- Source records
◇ ◇ ◇ ◇ ◇ ◇ ◇

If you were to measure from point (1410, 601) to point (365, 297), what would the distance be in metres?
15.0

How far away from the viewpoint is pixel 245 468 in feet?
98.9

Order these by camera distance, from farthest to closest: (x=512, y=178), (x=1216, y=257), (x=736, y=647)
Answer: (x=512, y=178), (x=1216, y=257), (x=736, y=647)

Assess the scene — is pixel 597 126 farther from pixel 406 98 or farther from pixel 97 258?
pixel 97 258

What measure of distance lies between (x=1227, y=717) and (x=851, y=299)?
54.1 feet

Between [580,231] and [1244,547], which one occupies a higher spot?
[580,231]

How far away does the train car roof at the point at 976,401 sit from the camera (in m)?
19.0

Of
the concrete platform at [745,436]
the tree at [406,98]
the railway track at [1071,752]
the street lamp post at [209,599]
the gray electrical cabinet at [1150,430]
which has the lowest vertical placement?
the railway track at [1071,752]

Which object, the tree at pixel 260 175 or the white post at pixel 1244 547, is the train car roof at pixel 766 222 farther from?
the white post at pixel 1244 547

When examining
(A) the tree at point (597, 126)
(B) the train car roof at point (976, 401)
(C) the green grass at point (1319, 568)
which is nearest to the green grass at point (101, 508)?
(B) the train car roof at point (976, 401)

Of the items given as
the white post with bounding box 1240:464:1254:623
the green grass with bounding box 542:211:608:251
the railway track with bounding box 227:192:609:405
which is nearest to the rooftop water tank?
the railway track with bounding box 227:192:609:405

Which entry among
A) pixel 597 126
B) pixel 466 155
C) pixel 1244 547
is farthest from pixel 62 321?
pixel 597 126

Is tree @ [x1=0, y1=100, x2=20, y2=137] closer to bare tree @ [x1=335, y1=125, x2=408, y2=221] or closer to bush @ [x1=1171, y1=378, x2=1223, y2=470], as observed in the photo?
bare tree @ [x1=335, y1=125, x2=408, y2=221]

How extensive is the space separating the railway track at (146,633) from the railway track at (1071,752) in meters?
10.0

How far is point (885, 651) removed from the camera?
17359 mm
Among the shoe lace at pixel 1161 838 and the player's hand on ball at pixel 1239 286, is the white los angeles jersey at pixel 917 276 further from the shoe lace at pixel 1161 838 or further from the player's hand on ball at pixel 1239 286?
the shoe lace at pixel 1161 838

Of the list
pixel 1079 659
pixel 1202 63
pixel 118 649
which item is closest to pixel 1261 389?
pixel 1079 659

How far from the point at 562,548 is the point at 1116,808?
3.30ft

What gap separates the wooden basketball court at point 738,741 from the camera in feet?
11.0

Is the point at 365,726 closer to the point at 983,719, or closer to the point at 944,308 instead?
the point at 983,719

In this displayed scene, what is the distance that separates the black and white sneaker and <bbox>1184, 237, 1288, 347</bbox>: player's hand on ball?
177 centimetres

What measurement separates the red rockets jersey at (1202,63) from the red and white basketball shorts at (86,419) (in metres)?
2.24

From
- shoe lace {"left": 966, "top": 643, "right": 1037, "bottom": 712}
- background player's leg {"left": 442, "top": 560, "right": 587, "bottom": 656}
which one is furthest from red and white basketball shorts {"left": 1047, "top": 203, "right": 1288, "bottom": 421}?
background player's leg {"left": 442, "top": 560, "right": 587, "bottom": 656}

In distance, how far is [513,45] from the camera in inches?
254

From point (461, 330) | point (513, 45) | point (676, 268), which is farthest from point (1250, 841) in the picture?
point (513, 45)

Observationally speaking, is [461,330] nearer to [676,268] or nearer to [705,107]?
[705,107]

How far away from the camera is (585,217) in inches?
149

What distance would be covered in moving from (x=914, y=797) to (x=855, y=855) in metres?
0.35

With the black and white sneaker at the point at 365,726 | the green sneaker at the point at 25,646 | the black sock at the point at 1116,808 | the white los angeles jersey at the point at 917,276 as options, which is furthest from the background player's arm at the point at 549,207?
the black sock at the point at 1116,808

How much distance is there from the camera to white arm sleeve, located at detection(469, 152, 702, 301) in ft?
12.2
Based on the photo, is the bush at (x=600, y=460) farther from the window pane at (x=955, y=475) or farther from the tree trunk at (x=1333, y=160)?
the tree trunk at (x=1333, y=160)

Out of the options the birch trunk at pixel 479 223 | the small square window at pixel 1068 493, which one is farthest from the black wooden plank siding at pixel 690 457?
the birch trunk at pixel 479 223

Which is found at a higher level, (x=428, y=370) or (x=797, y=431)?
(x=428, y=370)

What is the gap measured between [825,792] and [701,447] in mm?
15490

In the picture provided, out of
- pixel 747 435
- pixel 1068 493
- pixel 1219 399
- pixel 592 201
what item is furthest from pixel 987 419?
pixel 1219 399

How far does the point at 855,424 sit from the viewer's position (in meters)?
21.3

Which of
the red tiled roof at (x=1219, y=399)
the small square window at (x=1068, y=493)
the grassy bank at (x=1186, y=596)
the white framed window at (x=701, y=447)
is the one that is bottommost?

◇ ◇ ◇ ◇ ◇ ◇ ◇

- Work to be completed
Rewrite all of the records above, replacing every instance of "green grass" with "grassy lawn" and leaving everything else untouched.

- Answer
If you were to measure from point (1410, 601) to point (365, 297), what would the distance be in metres?
15.0

How far away from the viewpoint is pixel 245 468 in feet?
98.9

Order these by camera distance, from farthest to closest: (x=512, y=178), (x=1216, y=257), (x=736, y=647)
Answer: (x=512, y=178), (x=1216, y=257), (x=736, y=647)

Assess the scene — is pixel 597 126 farther from pixel 406 98 or farther from pixel 97 258?
pixel 97 258

What measure of distance lies between (x=1227, y=717) and (x=851, y=299)?
54.1 feet

Between [580,231] and [1244,547], which one occupies a higher spot?
[580,231]

How far away does the train car roof at the point at 976,401 sit from the camera (in m)?
19.0

Of
the concrete platform at [745,436]
the tree at [406,98]
the railway track at [1071,752]
the street lamp post at [209,599]
the gray electrical cabinet at [1150,430]
which has the lowest vertical placement?
the railway track at [1071,752]

Which object, the tree at pixel 260 175 or the white post at pixel 1244 547, is the train car roof at pixel 766 222 farther from?
the white post at pixel 1244 547

When examining
(A) the tree at point (597, 126)
(B) the train car roof at point (976, 401)
(C) the grassy lawn at point (1319, 568)
which is nearest to the grassy lawn at point (101, 508)?
(B) the train car roof at point (976, 401)

Of the items given as
the white post with bounding box 1240:464:1254:623
the grassy lawn with bounding box 542:211:608:251
the railway track with bounding box 227:192:609:405
which is nearest to the rooftop water tank?
the railway track with bounding box 227:192:609:405

Which entry among
A) pixel 597 126
B) pixel 466 155
C) pixel 1244 547
is farthest from pixel 62 321?
pixel 597 126

Is tree @ [x1=0, y1=100, x2=20, y2=137] closer to bare tree @ [x1=335, y1=125, x2=408, y2=221] or closer to bush @ [x1=1171, y1=378, x2=1223, y2=470], as observed in the photo?
bare tree @ [x1=335, y1=125, x2=408, y2=221]

How extensive is the space separating the railway track at (146,633) from the railway track at (1071,752) in meters?
10.0

How far is point (885, 651) removed from the camera?
17359 mm
Among the shoe lace at pixel 1161 838 and the player's hand on ball at pixel 1239 286, is the white los angeles jersey at pixel 917 276 further from the shoe lace at pixel 1161 838 or further from the player's hand on ball at pixel 1239 286?
the shoe lace at pixel 1161 838

Of the list
pixel 1079 659
pixel 1202 63
pixel 118 649
which item is closest to pixel 1261 389?
pixel 1079 659

How far from the point at 562,548 is the point at 1116,808?
3.30ft

What gap separates the wooden basketball court at point 738,741 from the camera in feet?
11.0

Is the point at 365,726 closer to the point at 983,719, or closer to the point at 944,308 instead?
the point at 983,719

In this displayed scene, what is the distance that separates the black and white sneaker and <bbox>1184, 237, 1288, 347</bbox>: player's hand on ball?
177 centimetres

What measurement separates the red rockets jersey at (1202,63) from the red and white basketball shorts at (86,419) (in metres)?
2.24

From
- shoe lace {"left": 966, "top": 643, "right": 1037, "bottom": 712}
- background player's leg {"left": 442, "top": 560, "right": 587, "bottom": 656}
which one is furthest from red and white basketball shorts {"left": 1047, "top": 203, "right": 1288, "bottom": 421}?
background player's leg {"left": 442, "top": 560, "right": 587, "bottom": 656}

In distance, how far is [513,45] from the camera in inches?
254

From point (461, 330) | point (513, 45) | point (676, 268), which is farthest from point (1250, 841) in the picture?
point (513, 45)

Observationally speaking, is [461,330] nearer to [676,268] or nearer to [705,107]?
[705,107]

How far away from the camera is (585,217) in inches?
149

What distance would be covered in moving from (x=914, y=797) to (x=855, y=855) in metres?
0.35

With the black and white sneaker at the point at 365,726 | the green sneaker at the point at 25,646 | the black sock at the point at 1116,808 | the white los angeles jersey at the point at 917,276 as options, which is furthest from the background player's arm at the point at 549,207?
the black sock at the point at 1116,808

How much distance is there from the camera to white arm sleeve, located at detection(469, 152, 702, 301) in ft?
12.2
Based on the photo, is the bush at (x=600, y=460) farther from the window pane at (x=955, y=475) or farther from the tree trunk at (x=1333, y=160)?
the tree trunk at (x=1333, y=160)

Out of the options the birch trunk at pixel 479 223 | the small square window at pixel 1068 493, which one is farthest from the black wooden plank siding at pixel 690 457?
the birch trunk at pixel 479 223

Which is found at a higher level, (x=428, y=370) or (x=797, y=431)?
(x=428, y=370)

What is the gap measured between [825,792] and [701,447] in mm?
15490

In the picture provided, out of
- pixel 747 435
- pixel 1068 493
- pixel 1219 399
- pixel 592 201
what item is furthest from pixel 987 419?
pixel 1219 399

How far does the point at 855,424 sit from the viewer's position (in meters)?
21.3

Which of
the red tiled roof at (x=1219, y=399)
the small square window at (x=1068, y=493)
the grassy bank at (x=1186, y=596)
the white framed window at (x=701, y=447)
is the one that is bottommost?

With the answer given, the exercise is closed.